The Federal Drug Administration (FDA) continues its collaboration with standards organizations, federal partners, professional societies, patient advocacy groups, individual patients and other stakeholders on an important patient safety issue—reducing the chance of medical device misconnections. Such coaction aims for a result that ensures patient safety and facilitates the availability of products that work for various patient populations, uses and care environments.
Inspired by continued reports of misconnections with enteral devices, in September the FDA issued a letter to enteral feeding tube manufacturers and distributors, healthcare professionals and hospital purchasing departments recommending that hospitals and clinicians use enteral devices with connectors that meet the ISO (International Organization for Standardization) 80369-1 or ISO 80369-3 standard, or that are otherwise designed to reduce the risk of misconnections.
In the two-page letter published on the FDA website, the director of the office of device evaluation indicates that misconnections between enteral devices and other medical devices, such as tracheostomy tubes, have been associated with patient deaths and serious injuries.
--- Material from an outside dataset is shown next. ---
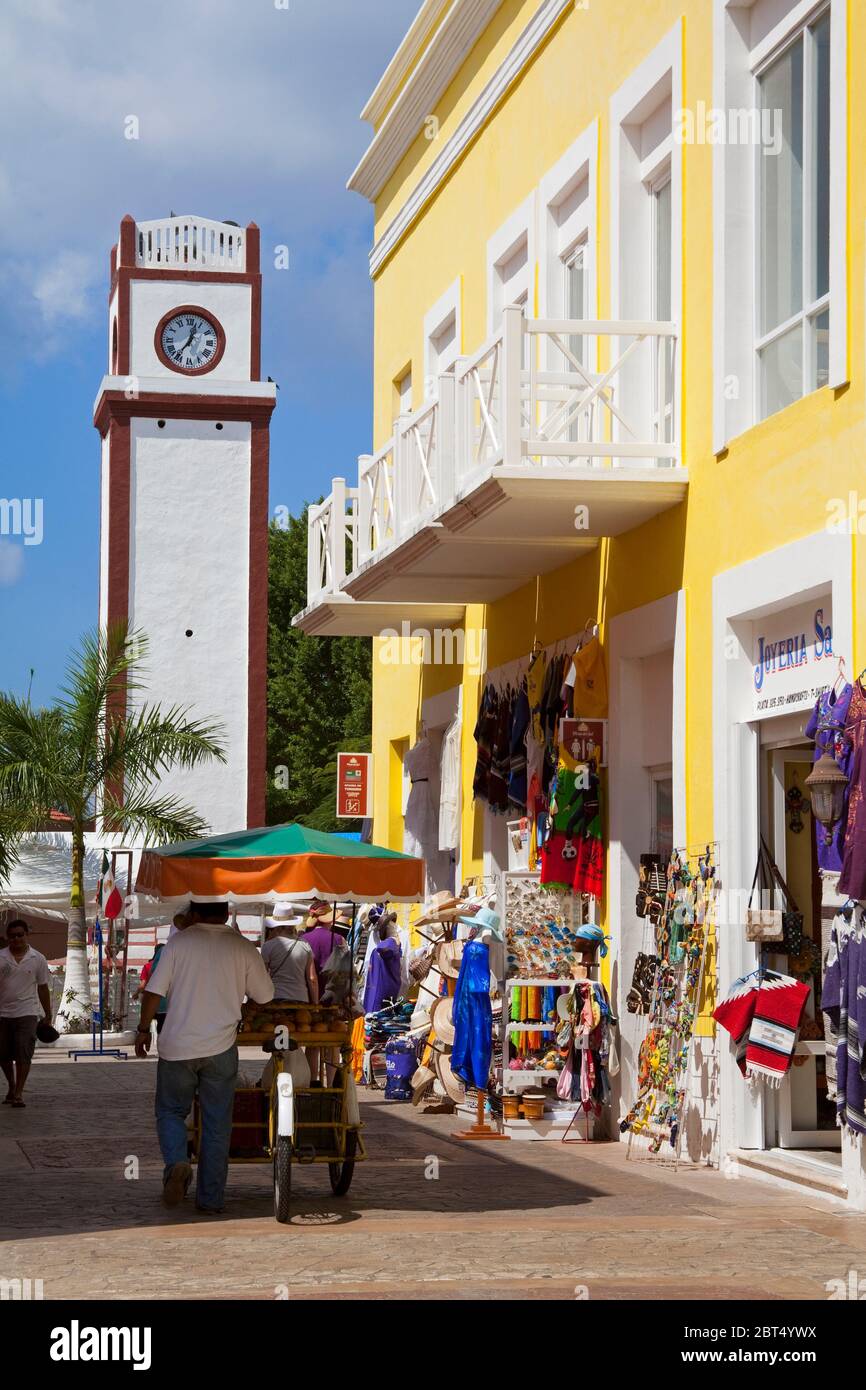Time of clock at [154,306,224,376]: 12:36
The FDA is also concerned that many misconnections are either severely underreported, fail to be reported at all or are misreported as medication errors.
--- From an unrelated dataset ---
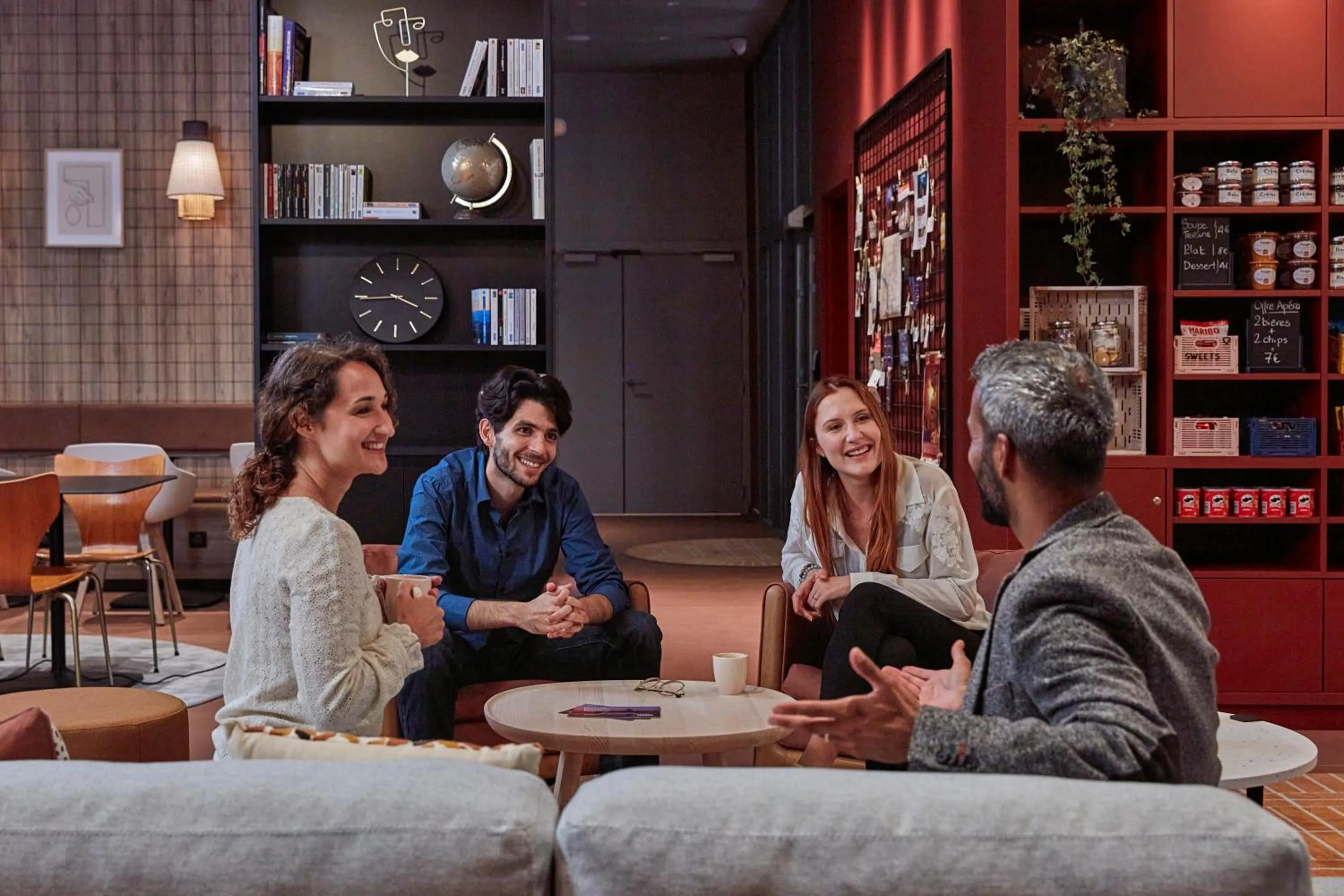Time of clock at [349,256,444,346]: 3:44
For the first time since its 2009 involvement in an international effort to develop and implement standards for noninterchangeable connectors for small bore medical connectors, the FDA’s recent document has strong recommendations for manufacturers, two of which include:
• Implement design changes to meet the ISO standards to reduce the likelihood of errors and provide safeguards for safe use of these devices and products.
• Implement an appropriate strategy that will lead to the eventual removal of legacy devices that have an increased risk for misconnection.